---------- Provided information ----------

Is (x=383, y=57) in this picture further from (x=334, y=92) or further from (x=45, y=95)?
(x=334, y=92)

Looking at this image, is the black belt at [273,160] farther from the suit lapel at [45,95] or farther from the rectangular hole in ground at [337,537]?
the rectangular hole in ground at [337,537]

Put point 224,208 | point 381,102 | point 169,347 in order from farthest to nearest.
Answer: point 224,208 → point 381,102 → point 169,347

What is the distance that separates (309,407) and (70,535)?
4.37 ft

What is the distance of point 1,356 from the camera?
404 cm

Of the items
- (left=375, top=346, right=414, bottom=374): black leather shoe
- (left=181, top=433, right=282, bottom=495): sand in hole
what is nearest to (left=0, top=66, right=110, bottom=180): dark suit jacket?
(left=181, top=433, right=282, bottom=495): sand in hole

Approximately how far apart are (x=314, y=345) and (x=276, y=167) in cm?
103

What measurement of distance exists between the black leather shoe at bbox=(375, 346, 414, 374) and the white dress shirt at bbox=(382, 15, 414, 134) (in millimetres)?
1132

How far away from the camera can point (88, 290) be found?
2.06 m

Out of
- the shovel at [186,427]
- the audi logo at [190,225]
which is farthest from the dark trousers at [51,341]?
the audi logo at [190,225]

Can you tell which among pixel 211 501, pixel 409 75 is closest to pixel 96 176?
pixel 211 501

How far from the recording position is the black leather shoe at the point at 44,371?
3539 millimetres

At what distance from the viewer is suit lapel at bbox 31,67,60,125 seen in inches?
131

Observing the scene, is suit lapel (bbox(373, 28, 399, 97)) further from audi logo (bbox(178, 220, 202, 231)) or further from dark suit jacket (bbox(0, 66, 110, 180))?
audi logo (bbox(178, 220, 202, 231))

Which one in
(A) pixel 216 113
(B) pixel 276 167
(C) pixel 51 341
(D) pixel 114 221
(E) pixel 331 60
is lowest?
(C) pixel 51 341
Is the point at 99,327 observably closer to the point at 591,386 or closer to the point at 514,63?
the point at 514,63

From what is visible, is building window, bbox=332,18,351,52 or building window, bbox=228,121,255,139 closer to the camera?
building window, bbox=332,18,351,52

----------

Stated problem — Convert the lines above into a numbered list, omitting blank lines. Begin at the line that contains "Which one in" and continue through the final line.

Written response —
1. Which one in
2. (A) pixel 216 113
3. (B) pixel 276 167
4. (C) pixel 51 341
5. (D) pixel 114 221
6. (E) pixel 331 60
7. is lowest?
8. (C) pixel 51 341
9. Is the point at 99,327 observably closer to the point at 591,386 or closer to the point at 514,63?
10. the point at 514,63
11. From what is visible, is building window, bbox=332,18,351,52 or building window, bbox=228,121,255,139 closer to the camera?
12. building window, bbox=332,18,351,52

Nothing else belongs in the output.